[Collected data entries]

****************

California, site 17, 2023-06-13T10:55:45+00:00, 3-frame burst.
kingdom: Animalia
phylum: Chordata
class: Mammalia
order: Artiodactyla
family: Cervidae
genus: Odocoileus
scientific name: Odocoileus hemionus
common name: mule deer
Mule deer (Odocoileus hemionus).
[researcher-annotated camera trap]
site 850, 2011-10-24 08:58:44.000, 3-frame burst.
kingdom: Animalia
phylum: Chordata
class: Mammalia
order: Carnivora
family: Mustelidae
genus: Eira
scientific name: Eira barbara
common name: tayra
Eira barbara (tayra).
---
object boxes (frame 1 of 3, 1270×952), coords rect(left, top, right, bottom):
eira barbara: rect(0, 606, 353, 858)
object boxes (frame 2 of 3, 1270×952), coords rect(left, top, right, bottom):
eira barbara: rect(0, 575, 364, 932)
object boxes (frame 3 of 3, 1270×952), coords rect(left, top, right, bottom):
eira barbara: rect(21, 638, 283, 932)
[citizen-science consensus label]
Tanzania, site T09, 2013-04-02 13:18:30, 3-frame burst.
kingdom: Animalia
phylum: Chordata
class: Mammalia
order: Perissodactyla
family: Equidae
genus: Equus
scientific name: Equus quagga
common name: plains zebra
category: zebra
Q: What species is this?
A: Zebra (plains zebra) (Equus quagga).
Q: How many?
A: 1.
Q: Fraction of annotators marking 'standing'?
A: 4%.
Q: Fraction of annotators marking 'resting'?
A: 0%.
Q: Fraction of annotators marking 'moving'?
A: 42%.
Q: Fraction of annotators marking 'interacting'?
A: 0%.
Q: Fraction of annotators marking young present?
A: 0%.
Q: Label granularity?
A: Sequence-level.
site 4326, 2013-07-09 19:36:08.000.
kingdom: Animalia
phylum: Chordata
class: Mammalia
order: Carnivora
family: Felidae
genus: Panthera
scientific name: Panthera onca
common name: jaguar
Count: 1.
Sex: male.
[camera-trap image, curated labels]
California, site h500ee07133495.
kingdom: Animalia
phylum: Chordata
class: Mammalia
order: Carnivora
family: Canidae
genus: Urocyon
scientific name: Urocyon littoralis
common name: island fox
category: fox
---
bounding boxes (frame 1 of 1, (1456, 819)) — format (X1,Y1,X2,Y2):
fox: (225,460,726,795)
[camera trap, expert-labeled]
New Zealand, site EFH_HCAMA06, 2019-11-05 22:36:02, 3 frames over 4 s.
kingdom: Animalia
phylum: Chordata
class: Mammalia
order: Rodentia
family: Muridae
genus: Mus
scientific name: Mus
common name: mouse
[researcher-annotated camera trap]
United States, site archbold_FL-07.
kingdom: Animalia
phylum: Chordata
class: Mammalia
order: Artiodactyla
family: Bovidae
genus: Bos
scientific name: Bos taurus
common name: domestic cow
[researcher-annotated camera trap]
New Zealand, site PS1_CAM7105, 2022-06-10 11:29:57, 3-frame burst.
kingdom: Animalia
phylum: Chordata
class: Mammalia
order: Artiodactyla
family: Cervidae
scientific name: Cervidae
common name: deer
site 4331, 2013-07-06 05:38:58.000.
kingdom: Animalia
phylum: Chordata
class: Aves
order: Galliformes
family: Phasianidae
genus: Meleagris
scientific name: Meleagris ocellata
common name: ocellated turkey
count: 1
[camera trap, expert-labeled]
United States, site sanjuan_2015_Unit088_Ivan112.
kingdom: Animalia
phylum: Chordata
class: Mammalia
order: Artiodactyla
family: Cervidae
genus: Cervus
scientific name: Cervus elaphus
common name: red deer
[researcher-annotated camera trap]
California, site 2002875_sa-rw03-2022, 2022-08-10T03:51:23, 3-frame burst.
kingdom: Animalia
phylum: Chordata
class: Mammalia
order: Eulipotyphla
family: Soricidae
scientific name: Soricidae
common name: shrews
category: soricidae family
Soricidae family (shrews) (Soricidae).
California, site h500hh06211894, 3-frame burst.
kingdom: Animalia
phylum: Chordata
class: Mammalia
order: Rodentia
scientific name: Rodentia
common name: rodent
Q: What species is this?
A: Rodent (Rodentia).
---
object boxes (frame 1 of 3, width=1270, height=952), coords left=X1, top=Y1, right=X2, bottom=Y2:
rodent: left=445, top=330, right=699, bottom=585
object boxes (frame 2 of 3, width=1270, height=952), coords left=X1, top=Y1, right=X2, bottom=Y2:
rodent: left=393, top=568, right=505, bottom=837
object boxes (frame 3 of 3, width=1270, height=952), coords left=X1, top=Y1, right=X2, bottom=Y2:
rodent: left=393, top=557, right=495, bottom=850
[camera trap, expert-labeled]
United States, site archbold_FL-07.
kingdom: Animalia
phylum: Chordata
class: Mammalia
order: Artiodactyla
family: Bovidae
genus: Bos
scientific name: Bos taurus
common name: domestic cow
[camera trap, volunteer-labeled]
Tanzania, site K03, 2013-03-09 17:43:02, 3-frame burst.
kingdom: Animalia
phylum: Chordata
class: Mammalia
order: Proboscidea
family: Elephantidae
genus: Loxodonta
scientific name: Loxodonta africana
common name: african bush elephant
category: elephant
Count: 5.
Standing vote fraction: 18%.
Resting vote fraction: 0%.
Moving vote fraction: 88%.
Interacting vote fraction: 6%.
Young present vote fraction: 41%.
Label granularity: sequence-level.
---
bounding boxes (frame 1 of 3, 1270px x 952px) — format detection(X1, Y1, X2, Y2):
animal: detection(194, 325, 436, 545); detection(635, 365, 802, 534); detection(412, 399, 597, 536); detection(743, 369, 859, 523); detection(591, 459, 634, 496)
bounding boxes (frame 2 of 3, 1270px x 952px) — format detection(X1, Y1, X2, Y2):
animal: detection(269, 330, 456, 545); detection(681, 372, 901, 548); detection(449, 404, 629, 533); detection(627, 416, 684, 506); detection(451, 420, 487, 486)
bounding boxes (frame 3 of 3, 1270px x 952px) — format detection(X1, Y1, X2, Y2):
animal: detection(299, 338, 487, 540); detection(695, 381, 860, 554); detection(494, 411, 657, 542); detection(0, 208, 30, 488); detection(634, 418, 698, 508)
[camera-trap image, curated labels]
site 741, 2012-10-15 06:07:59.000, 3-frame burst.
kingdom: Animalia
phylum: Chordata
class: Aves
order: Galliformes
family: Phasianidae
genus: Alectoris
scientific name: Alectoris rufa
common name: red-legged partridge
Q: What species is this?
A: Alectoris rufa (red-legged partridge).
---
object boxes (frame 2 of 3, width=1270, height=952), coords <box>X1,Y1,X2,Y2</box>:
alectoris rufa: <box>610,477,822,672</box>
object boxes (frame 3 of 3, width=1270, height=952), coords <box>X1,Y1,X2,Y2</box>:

****************

(YOUR ASSIGNMENT) Provide all the records again, word for word.

(RESPONSE FOR THIS EXERCISE)
California, site 17, 2023-06-13T10:55:45+00:00, 3-frame burst.
kingdom: Animalia
phylum: Chordata
class: Mammalia
order: Artiodactyla
family: Cervidae
genus: Odocoileus
scientific name: Odocoileus hemionus
common name: mule deer
Mule deer (Odocoileus hemionus).
[researcher-annotated camera trap]
site 850, 2011-10-24 08:58:44.000, 3-frame burst.
kingdom: Animalia
phylum: Chordata
class: Mammalia
order: Carnivora
family: Mustelidae
genus: Eira
scientific name: Eira barbara
common name: tayra
Eira barbara (tayra).
---
object boxes (frame 1 of 3, 1270×952), coords rect(left, top, right, bottom):
eira barbara: rect(0, 606, 353, 858)
object boxes (frame 2 of 3, 1270×952), coords rect(left, top, right, bottom):
eira barbara: rect(0, 575, 364, 932)
object boxes (frame 3 of 3, 1270×952), coords rect(left, top, right, bottom):
eira barbara: rect(21, 638, 283, 932)
[citizen-science consensus label]
Tanzania, site T09, 2013-04-02 13:18:30, 3-frame burst.
kingdom: Animalia
phylum: Chordata
class: Mammalia
order: Perissodactyla
family: Equidae
genus: Equus
scientific name: Equus quagga
common name: plains zebra
category: zebra
Q: What species is this?
A: Zebra (plains zebra) (Equus quagga).
Q: How many?
A: 1.
Q: Fraction of annotators marking 'standing'?
A: 4%.
Q: Fraction of annotators marking 'resting'?
A: 0%.
Q: Fraction of annotators marking 'moving'?
A: 42%.
Q: Fraction of annotators marking 'interacting'?
A: 0%.
Q: Fraction of annotators marking young present?
A: 0%.
Q: Label granularity?
A: Sequence-level.
site 4326, 2013-07-09 19:36:08.000.
kingdom: Animalia
phylum: Chordata
class: Mammalia
order: Carnivora
family: Felidae
genus: Panthera
scientific name: Panthera onca
common name: jaguar
Count: 1.
Sex: male.
[camera-trap image, curated labels]
California, site h500ee07133495.
kingdom: Animalia
phylum: Chordata
class: Mammalia
order: Carnivora
family: Canidae
genus: Urocyon
scientific name: Urocyon littoralis
common name: island fox
category: fox
---
bounding boxes (frame 1 of 1, (1456, 819)) — format (X1,Y1,X2,Y2):
fox: (225,460,726,795)
[camera trap, expert-labeled]
New Zealand, site EFH_HCAMA06, 2019-11-05 22:36:02, 3 frames over 4 s.
kingdom: Animalia
phylum: Chordata
class: Mammalia
order: Rodentia
family: Muridae
genus: Mus
scientific name: Mus
common name: mouse
[researcher-annotated camera trap]
United States, site archbold_FL-07.
kingdom: Animalia
phylum: Chordata
class: Mammalia
order: Artiodactyla
family: Bovidae
genus: Bos
scientific name: Bos taurus
common name: domestic cow
[researcher-annotated camera trap]
New Zealand, site PS1_CAM7105, 2022-06-10 11:29:57, 3-frame burst.
kingdom: Animalia
phylum: Chordata
class: Mammalia
order: Artiodactyla
family: Cervidae
scientific name: Cervidae
common name: deer
site 4331, 2013-07-06 05:38:58.000.
kingdom: Animalia
phylum: Chordata
class: Aves
order: Galliformes
family: Phasianidae
genus: Meleagris
scientific name: Meleagris ocellata
common name: ocellated turkey
count: 1
[camera trap, expert-labeled]
United States, site sanjuan_2015_Unit088_Ivan112.
kingdom: Animalia
phylum: Chordata
class: Mammalia
order: Artiodactyla
family: Cervidae
genus: Cervus
scientific name: Cervus elaphus
common name: red deer
[researcher-annotated camera trap]
California, site 2002875_sa-rw03-2022, 2022-08-10T03:51:23, 3-frame burst.
kingdom: Animalia
phylum: Chordata
class: Mammalia
order: Eulipotyphla
family: Soricidae
scientific name: Soricidae
common name: shrews
category: soricidae family
Soricidae family (shrews) (Soricidae).
California, site h500hh06211894, 3-frame burst.
kingdom: Animalia
phylum: Chordata
class: Mammalia
order: Rodentia
scientific name: Rodentia
common name: rodent
Q: What species is this?
A: Rodent (Rodentia).
---
object boxes (frame 1 of 3, width=1270, height=952), coords left=X1, top=Y1, right=X2, bottom=Y2:
rodent: left=445, top=330, right=699, bottom=585
object boxes (frame 2 of 3, width=1270, height=952), coords left=X1, top=Y1, right=X2, bottom=Y2:
rodent: left=393, top=568, right=505, bottom=837
object boxes (frame 3 of 3, width=1270, height=952), coords left=X1, top=Y1, right=X2, bottom=Y2:
rodent: left=393, top=557, right=495, bottom=850
[camera trap, expert-labeled]
United States, site archbold_FL-07.
kingdom: Animalia
phylum: Chordata
class: Mammalia
order: Artiodactyla
family: Bovidae
genus: Bos
scientific name: Bos taurus
common name: domestic cow
[camera trap, volunteer-labeled]
Tanzania, site K03, 2013-03-09 17:43:02, 3-frame burst.
kingdom: Animalia
phylum: Chordata
class: Mammalia
order: Proboscidea
family: Elephantidae
genus: Loxodonta
scientific name: Loxodonta africana
common name: african bush elephant
category: elephant
Count: 5.
Standing vote fraction: 18%.
Resting vote fraction: 0%.
Moving vote fraction: 88%.
Interacting vote fraction: 6%.
Young present vote fraction: 41%.
Label granularity: sequence-level.
---
bounding boxes (frame 1 of 3, 1270px x 952px) — format detection(X1, Y1, X2, Y2):
animal: detection(194, 325, 436, 545); detection(635, 365, 802, 534); detection(412, 399, 597, 536); detection(743, 369, 859, 523); detection(591, 459, 634, 496)
bounding boxes (frame 2 of 3, 1270px x 952px) — format detection(X1, Y1, X2, Y2):
animal: detection(269, 330, 456, 545); detection(681, 372, 901, 548); detection(449, 404, 629, 533); detection(627, 416, 684, 506); detection(451, 420, 487, 486)
bounding boxes (frame 3 of 3, 1270px x 952px) — format detection(X1, Y1, X2, Y2):
animal: detection(299, 338, 487, 540); detection(695, 381, 860, 554); detection(494, 411, 657, 542); detection(0, 208, 30, 488); detection(634, 418, 698, 508)
[camera-trap image, curated labels]
site 741, 2012-10-15 06:07:59.000, 3-frame burst.
kingdom: Animalia
phylum: Chordata
class: Aves
order: Galliformes
family: Phasianidae
genus: Alectoris
scientific name: Alectoris rufa
common name: red-legged partridge
Q: What species is this?
A: Alectoris rufa (red-legged partridge).
---
object boxes (frame 2 of 3, width=1270, height=952), coords <box>X1,Y1,X2,Y2</box>:
alectoris rufa: <box>610,477,822,672</box>
object boxes (frame 3 of 3, width=1270, height=952), coords <box>X1,Y1,X2,Y2</box>:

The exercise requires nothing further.